The Board of Alders’ Community Development Committee discussed a proposal Wednesday evening to facilitate the process that City Hall must take to purchase foreclosed homes via the Livable City Initiative — the city’s agency that provides affordable homeownership opportunities to low-income Elm City residents. To shorten a process that lasts several months, several alders proposed that the city be able to negotiate and contract with banks to purchase vacant, foreclosed properties — bypassing four rounds of approval, said Tim Yolen, a member of the Livable City Initiative’s Board.
The standing process means the LCI misses the opportunity to buy more foreclosed homes, he added. Those homes are instead are sold to developers or private companies that rent them out for high prices, said Ward 2 Alder Frank Douglass Jr. He added that the proposal was tabled because of its lack of details.

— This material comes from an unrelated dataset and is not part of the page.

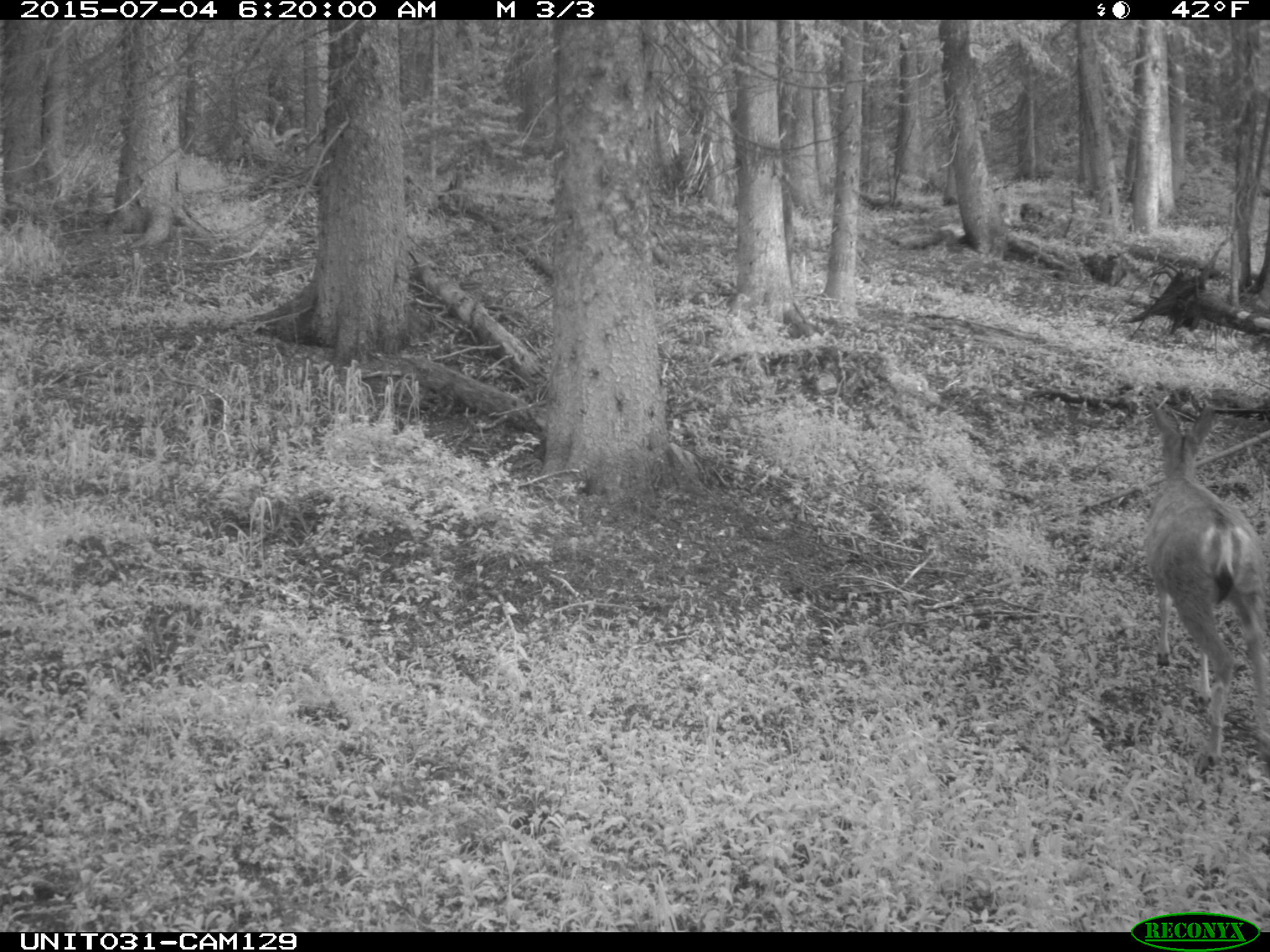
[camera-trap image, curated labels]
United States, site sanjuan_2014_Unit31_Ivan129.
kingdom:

It was unclear what types of properties LCI intended to purchase, from single family or multiple family homes to vacant lands.

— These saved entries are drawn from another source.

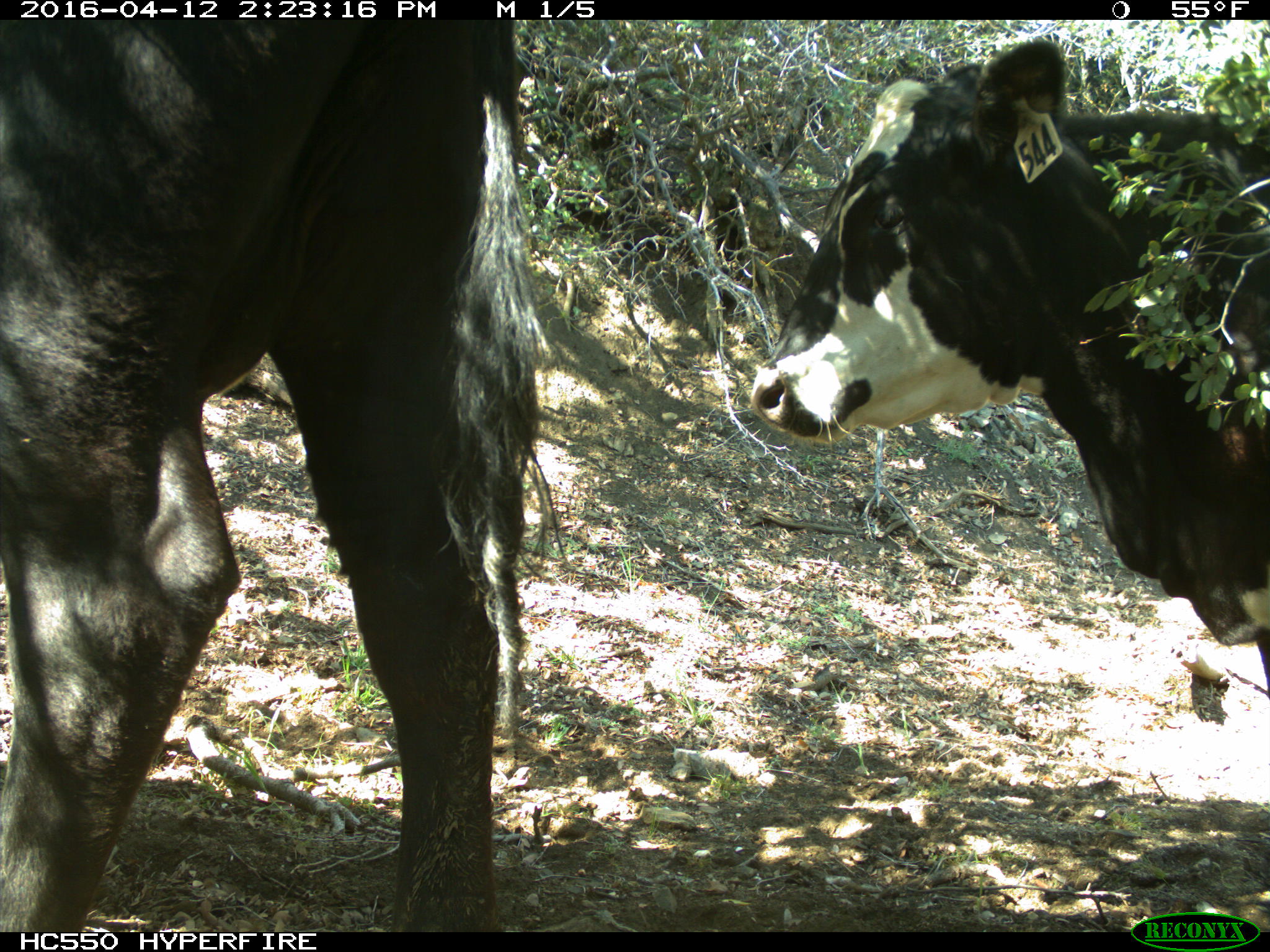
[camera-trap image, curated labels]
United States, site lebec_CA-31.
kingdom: Animalia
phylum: Chordata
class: Mammalia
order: Artiodactyla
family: Bovidae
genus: Bos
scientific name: Bos taurus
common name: domestic cow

“Personally, I think it’s a great idea,” Douglass said. “I welcome it if we can get it to work. I oppose large developers and companies developing and charging astronomical rents.”
He added that the Alders felt uncomfortable being bypassed in the new process. Currently, the alders are the last round of approval in the LCI’s buying process.
As part of the four-part approval process, the LCI Board meets to approve each property for sale. On Wednesday evening, the board discussed nine properties and voted to sell seven of them, four to non-profit organizations and three to New Haven residents.
One of the properties the board voted to sell was the Chapelseed Garden, a property at 1592 Chapel St. It will continue to be used as a community garden.
Two of the homes that were sold were in such bad condition that Habitat for Humanity could not renovate them. One of them, located on 161 County St., was damaged in a fire and the other, located on 25 Winthrop Ave., was neglected. Both were sold to private non-profit developers for five thousand dollars each. The houses will be remodeled and sold to New Haven residents.
One homeowner bought a small lot at 127 Winthrop Ave. for $5,880, paying $1.50 per square foot. He owns two adjacent properties with a multi-family home on each and plans to use his new lot for parking, according to his application.
The Board declined to approve only two transactions throughout the meeting.